妊娠16週から27週の妊娠中期あたりに、「ズキズキ」「チクチク」「ギュー」といった、おなかが痛むという方もいます。痛みの頻度が多かったり、強かったりすると「赤ちゃんは大丈夫かな……」と心配になるものだと思います。

ここでは、妊娠中期の腹痛で不安な方に向けて、腹痛のときに役立つ知識や、原因や医師を受診するまでの対処法、注意が必要な腹痛などを紹介します。気になることがあれば、かかりつけ医に相談することを念頭に予備知識として参考にしてください。

妊娠中期の腹痛が起こったときの行動

妊娠中期に腹痛が起こったときは、まずは冷静になることが大切です。万が一のときに備え、以下を頭に入れておきましょう。
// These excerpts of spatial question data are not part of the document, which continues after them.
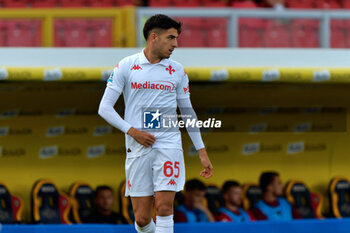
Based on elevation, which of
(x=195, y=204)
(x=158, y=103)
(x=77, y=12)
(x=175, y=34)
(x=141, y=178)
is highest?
(x=77, y=12)

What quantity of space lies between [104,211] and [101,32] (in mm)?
1956

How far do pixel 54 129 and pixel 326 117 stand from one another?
3298mm

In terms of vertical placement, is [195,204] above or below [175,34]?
below

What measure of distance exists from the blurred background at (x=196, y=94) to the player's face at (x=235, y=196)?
0.21 m

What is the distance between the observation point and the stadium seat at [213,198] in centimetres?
851

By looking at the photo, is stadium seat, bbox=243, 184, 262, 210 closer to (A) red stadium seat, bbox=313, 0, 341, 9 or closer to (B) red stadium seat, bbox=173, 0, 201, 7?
(B) red stadium seat, bbox=173, 0, 201, 7

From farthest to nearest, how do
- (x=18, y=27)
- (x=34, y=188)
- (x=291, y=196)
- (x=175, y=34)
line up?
1. (x=291, y=196)
2. (x=34, y=188)
3. (x=18, y=27)
4. (x=175, y=34)

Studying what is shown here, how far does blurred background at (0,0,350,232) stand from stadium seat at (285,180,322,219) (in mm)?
42

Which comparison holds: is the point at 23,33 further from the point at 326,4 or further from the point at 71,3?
the point at 326,4

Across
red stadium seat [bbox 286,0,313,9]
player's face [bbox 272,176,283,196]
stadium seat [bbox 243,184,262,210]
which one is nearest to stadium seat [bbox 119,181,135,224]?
stadium seat [bbox 243,184,262,210]

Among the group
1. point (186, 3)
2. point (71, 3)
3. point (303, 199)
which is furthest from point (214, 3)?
point (303, 199)

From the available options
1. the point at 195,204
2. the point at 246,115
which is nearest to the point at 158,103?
the point at 195,204

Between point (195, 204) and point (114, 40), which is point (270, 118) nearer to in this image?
point (195, 204)

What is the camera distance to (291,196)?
8.78 metres
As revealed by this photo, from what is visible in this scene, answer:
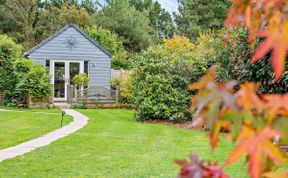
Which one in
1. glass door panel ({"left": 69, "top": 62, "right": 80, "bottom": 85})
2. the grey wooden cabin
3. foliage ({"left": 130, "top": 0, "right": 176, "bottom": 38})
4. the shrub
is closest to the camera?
the grey wooden cabin

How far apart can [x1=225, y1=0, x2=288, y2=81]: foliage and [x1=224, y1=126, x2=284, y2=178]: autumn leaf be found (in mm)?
142

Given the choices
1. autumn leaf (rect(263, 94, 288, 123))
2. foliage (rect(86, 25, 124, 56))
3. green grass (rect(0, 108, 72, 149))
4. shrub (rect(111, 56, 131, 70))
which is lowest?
green grass (rect(0, 108, 72, 149))

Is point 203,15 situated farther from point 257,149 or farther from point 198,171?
point 257,149

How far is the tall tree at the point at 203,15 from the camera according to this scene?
34562mm

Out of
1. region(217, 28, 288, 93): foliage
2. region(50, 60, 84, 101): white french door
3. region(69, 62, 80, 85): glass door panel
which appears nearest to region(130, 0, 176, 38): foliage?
region(69, 62, 80, 85): glass door panel

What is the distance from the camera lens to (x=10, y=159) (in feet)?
22.3

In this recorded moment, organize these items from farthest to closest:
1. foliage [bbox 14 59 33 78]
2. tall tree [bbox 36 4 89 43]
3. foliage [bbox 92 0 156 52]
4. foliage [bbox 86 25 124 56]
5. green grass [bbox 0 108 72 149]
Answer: foliage [bbox 92 0 156 52], tall tree [bbox 36 4 89 43], foliage [bbox 86 25 124 56], foliage [bbox 14 59 33 78], green grass [bbox 0 108 72 149]

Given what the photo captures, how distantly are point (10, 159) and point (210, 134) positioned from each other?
6263 mm

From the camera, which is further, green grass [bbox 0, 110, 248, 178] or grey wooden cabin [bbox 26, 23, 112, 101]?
grey wooden cabin [bbox 26, 23, 112, 101]

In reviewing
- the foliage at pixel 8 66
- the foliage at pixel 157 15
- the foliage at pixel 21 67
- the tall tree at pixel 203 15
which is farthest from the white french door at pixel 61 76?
the foliage at pixel 157 15

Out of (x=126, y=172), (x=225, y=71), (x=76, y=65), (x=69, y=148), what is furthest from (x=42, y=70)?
(x=126, y=172)

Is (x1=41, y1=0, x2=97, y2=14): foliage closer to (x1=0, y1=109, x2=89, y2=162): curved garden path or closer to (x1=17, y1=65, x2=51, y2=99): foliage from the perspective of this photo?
(x1=17, y1=65, x2=51, y2=99): foliage

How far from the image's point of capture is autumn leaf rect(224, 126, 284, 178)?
2.99 ft

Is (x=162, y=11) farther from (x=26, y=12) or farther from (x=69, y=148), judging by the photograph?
(x=69, y=148)
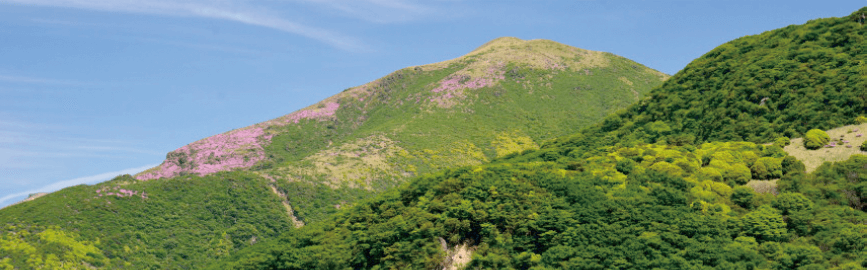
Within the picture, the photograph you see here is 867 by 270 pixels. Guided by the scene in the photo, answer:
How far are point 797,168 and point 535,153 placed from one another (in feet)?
109

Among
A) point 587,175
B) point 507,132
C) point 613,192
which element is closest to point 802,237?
point 613,192

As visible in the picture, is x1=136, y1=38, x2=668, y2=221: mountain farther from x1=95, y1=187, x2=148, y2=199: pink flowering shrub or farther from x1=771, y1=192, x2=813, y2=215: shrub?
x1=771, y1=192, x2=813, y2=215: shrub

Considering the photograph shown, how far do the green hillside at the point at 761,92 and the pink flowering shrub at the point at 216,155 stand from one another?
63285 millimetres

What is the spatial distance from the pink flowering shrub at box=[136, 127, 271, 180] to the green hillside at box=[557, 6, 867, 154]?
6329 cm

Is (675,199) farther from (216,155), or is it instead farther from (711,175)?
(216,155)

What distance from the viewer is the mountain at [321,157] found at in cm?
8750

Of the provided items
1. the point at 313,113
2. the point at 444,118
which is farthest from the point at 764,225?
the point at 313,113

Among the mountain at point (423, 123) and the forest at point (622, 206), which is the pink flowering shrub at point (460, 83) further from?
the forest at point (622, 206)

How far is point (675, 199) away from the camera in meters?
53.8

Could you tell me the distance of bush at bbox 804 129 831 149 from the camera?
59781mm

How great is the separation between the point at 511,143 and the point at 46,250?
77410 millimetres

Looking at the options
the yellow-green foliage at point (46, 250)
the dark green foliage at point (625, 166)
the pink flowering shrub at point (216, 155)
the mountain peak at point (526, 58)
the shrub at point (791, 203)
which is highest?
the mountain peak at point (526, 58)

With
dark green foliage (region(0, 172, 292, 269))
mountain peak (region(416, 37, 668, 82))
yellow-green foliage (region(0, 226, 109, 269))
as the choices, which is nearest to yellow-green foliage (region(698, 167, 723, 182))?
dark green foliage (region(0, 172, 292, 269))

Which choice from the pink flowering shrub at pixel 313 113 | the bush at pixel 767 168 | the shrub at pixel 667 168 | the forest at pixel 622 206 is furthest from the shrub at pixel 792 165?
the pink flowering shrub at pixel 313 113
  • 痛みや張りを感じたら横になるか、または座り、安静にする
  • 痛みが持続する場合は病院に相談

病院に行くまでの時間を要する場合は、痛みの性質や状態(例:生理痛に似ているなど)、痛む場所、強さ、持続時間、他の症状の有無などを記録しましょう。

安静にしても痛みが治まらない場合や不安がある場合は、早急にかかりつけの病院に連絡し、腹痛の状況を詳しく伝えてください。痛みが強い場合、不安がある場合、出血など他の症状が伴う場合は、早めにかかりつけ医に相談することが大切です。

妊娠中期の腹痛の原因

では、どのようなことが原因で妊娠中期の腹痛は起こるのでしょうか。原因はさまざまですので、医師の診断があるまでは、「これが原因」と特定をすることはできませんが、ここでは、妊娠中期における腹痛の原因の中から、2つをピックアップして説明します。

子宮が大きくなる

妊娠中期に腹痛を感じる原因として、子宮が大きくなることが挙げられます。赤ちゃんが成長するにつれて、子宮も大きく伸びていきます。その結果、周囲の組織や靭帯(じんたい)などに圧力がかかり、腹部全体が引き伸ばされることになります。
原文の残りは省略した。